Everyone knows you need a Will, if you want to give your money and property to specific people after you die.
What isn’t so well known, however, is the specific requirements for a Will to be valid. If these requirements are not met, the process of “proving” the validity of the Will becomes much more difficult, and in some cases the Will may fail.
In 1997, legislation was put in place to validate certain documents that the deceased person intended to be their will, despite not complying with the formal requirements. These documents became known as “informal wills”, and over the last two decades, a range of signed and unsigned documents have been proven valid.
However, in the last few months, the Court has rejected a number of informal will applications. This usually results in the deceased person’s intentions not being implemented.
Examples of home-made documents which were all found to be invalid in the Court, include:
- A note written by a son on the back of an envelope, whilst he was in hospital.The note was addressed to his mother, and stated “the money in both accounts is for your personal use only”. He told her the note was “written in case something happened to him” (Re Tang  VSC 59).
- A handwritten page that appointed executors, together with and handwritten page with a long list of names and dollar amounts, which were not attached to each other (Re Lynch  VSC 758);
- A handwritten documents described as an ‘insert to the current will’, that purported to make some bequests additional to those in a prior, valid will – including a bequest of a substantial share portfolio (Re Kelsall  VSC 724); and
- A typed document purporting to be a final will and testament, which appointed executors, and was signed by the testator and two witnesses (Re Sanders  VSC 694).
The last decision is perhaps the most striking. In that case, the judge noted that the informal will did not bear the marks of being prepared by a solicitor and there was a lack of evidence of the circumstances of its creation, and no clear evidence as to how it came to exist. This was significant when compared with the deceased’s long history of formal will making. There was also a lack of evidence as to her testamentary capacity.
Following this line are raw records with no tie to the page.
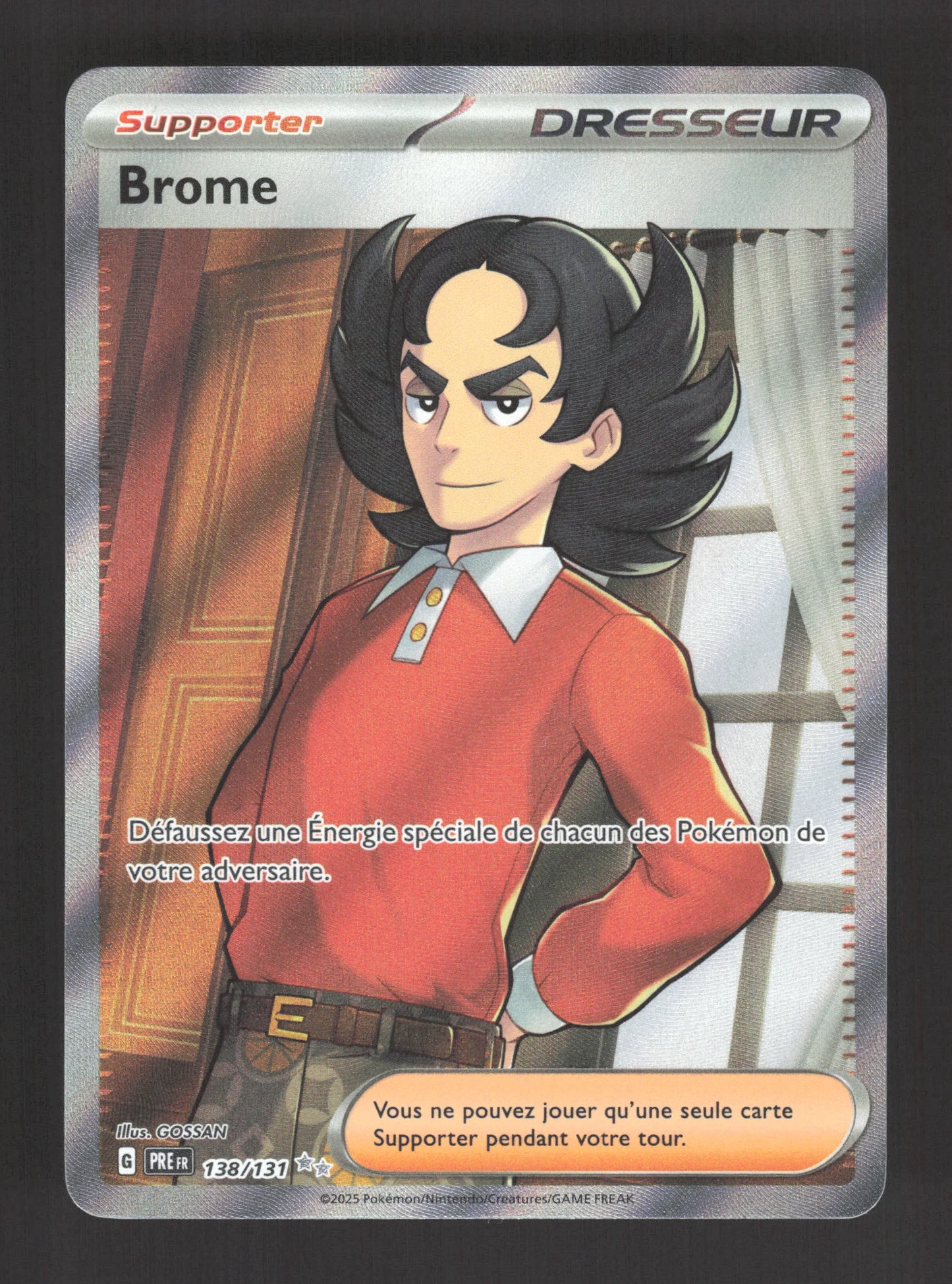 138/131 Brome DRESSEUR - Évolutions Prismatiques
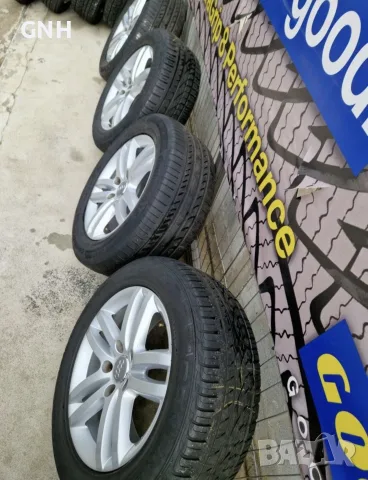 Джанти Ronal 18 цола , 5х130 , 8.5j , et58 , 255/55/18 Audi Q7, снимка 7 - Гуми и джанти - 55559978
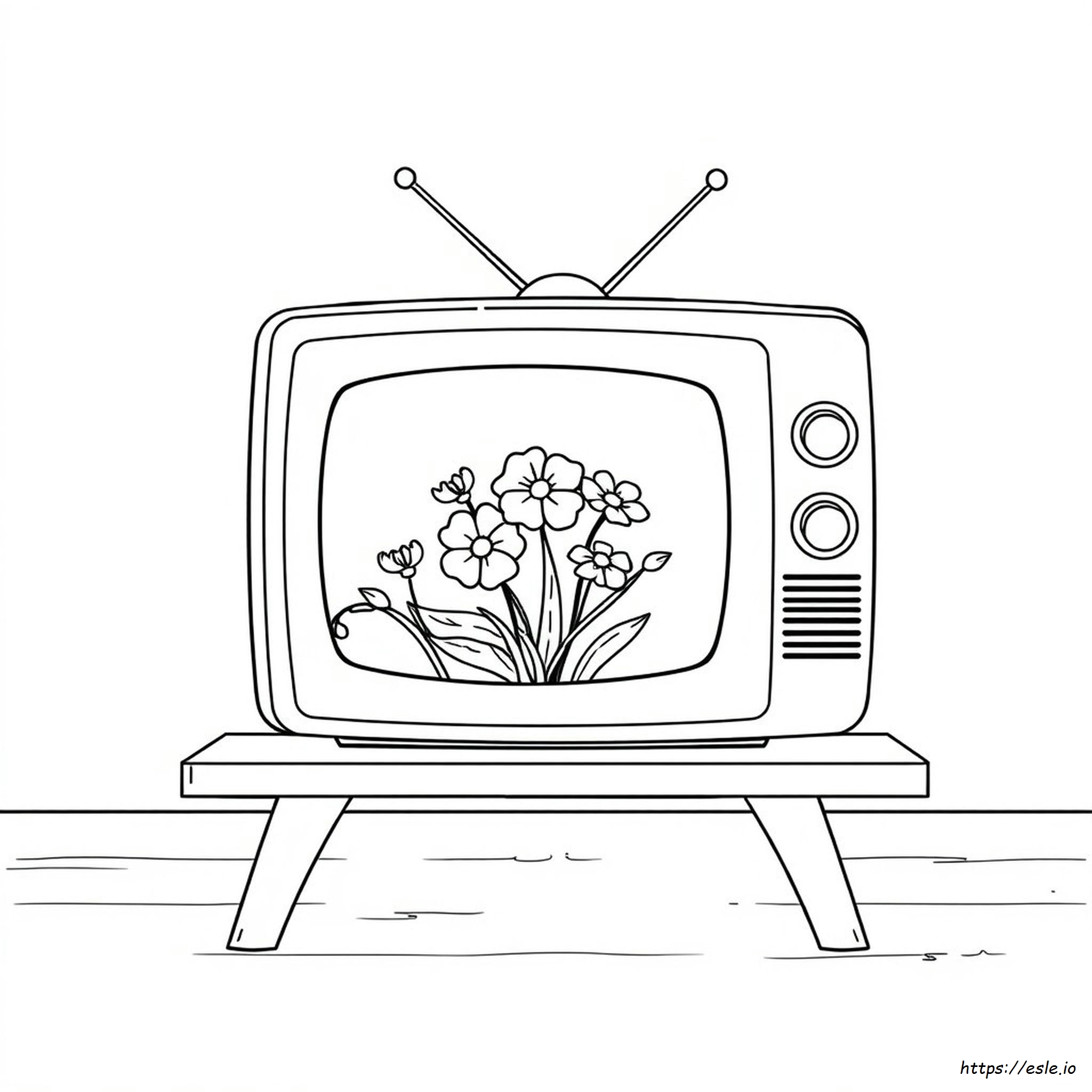 Tubo De Imagen De Tv A Color
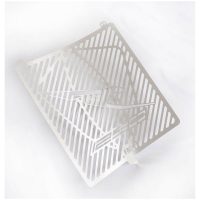 R&G RACING Branded Radiator Guard Stainless Steel KTM 1290 Super Duke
These cases emphasize the importance of advice in making a will, to ensure your wishes will be carried out. As well as ensuring validity, specialist lawyers can advise on a range of other issues to help you achieve your desired objectives for your family, such as:
- establishing special “trust funds” (with a range of potential tax and other benefits);
- advising on the risk of challenge, and ways to minimise that risk; and
- dealing with your superannuation effectively.